+1 (non-binding)

2017-09-12 9:52 GMT+09:00 Yin Huai <yh...@databricks.com>:

> +1
>
> On Mon, Sep 11, 2017 at 5:47 PM, Sameer Agarwal <sam...@databricks.com>
> wrote:
>
>> +1 (non-binding)
>>
>> On Thu, Sep 7, 2017 at 9:10 PM, Bryan Cutler <cutl...@gmail.com> wrote:
>>
>>> +1 (non-binding) for the goals and non-goals of this SPIP.  I think it's
>>> fine to work out the minor details of the API during review.
>>>
>>> Bryan
>>>
>>> On Wed, Sep 6, 2017 at 5:17 AM, Takuya UESHIN <ues...@happy-camper.st>
>>> wrote:
>>>
>>>> Hi all,
>>>>
>>>> Thank you for voting and suggestions.
>>>>
>>>> As Wenchen mentioned and also we're discussing at JIRA, we need to
>>>> discuss the size hint for the 0-parameter UDF.
>>>> But I believe we got a consensus about the basic APIs except for the
>>>> size hint, I'd like to submit a pr based on the current proposal and
>>>> continue discussing in its review.
>>>>
>>>>     https://github.com/apache/spark/pull/19147
>>>>
>>>> I'd keep this vote open to wait for more opinions.
>>>>
>>>> Thanks.
>>>>
>>>>
>>>> On Wed, Sep 6, 2017 at 9:48 AM, Wenchen Fan <cloud0...@gmail.com>
>>>> wrote:
>>>>
>>>>> +1 on the design and proposed API.
>>>>>
>>>>> One detail I'd like to discuss is the 0-parameter UDF, how we can
>>>>> specify the size hint.
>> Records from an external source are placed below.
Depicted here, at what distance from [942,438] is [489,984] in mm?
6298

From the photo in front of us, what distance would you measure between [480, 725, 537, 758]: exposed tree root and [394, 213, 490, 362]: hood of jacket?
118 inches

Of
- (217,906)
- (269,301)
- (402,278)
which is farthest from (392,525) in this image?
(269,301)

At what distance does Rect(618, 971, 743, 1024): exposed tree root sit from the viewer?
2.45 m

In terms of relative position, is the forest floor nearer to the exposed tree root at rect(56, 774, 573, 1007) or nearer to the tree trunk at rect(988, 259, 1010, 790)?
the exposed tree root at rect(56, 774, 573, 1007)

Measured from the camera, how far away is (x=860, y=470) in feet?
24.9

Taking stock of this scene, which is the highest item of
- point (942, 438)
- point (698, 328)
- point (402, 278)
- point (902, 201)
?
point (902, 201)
This can be done in the PR review though.
>>>>>
>>>>> On Sat, Sep 2, 2017 at 2:07 AM, Felix Cheung <
>>>>> felixcheun...@hotmail.com> wrote:
>>>>>
>>>>>> +1 on this and like the suggestion of type in string form.
>>>>>>
>>>>>> Would it be correct to assume there will be data type check, for
>>>>>> example the returned pandas data frame column data types match what are
>>>>>> specified. We have seen quite a bit of issues/confusions with that in R.
>>>>>>
>>>>>> Would it make sense to have a more generic decorator name so that it
>>>>>> could also be useable for other efficient vectorized format in the 
>>>>>> future?
>>>>>> Or do we anticipate the decorator to be format specific and will have 
>>>>>> more
>>>>>> in the future?
>>>>>>
>>>>>> ------------------------------
>>>>>> *From:* Reynold Xin <r...@databricks.com>
>>>>>> *Sent:* Friday, September 1, 2017 5:16:11 AM
>>>>>> *To:* Takuya UESHIN
>>>>>> *Cc:* spark-dev
>>>>>> *Subject:* Re: [VOTE][SPIP] SPARK-21190: Vectorized UDFs in Python
>>>>>>
>>>>>> Ok, thanks.
>>>>>>
>>>>>> +1 on the SPIP for scope etc
>>>>>>
>>>>>>
>>>>>> On API details (will deal with in code reviews as well but leaving a
>>>>>> note here in case I forget)
>>>>>>
>>>>>> 1. I would suggest having the API also accept data type specification
>>>>>> in string form. It is usually simpler to say "long" then "LongType()".
>>>>>>
>>>>>> 2. Think about what error message to show when the rows numbers don't
>>>>>> match at runtime.
>>>>>>
>>>>>>
>>>>>> On Fri, Sep 1, 2017 at 12:29 PM Takuya UESHIN <ues...@happy-camper.st>
>>>>>> wrote:
>>>>>>
>>>>>>> Yes, the aggregation is out of scope for now.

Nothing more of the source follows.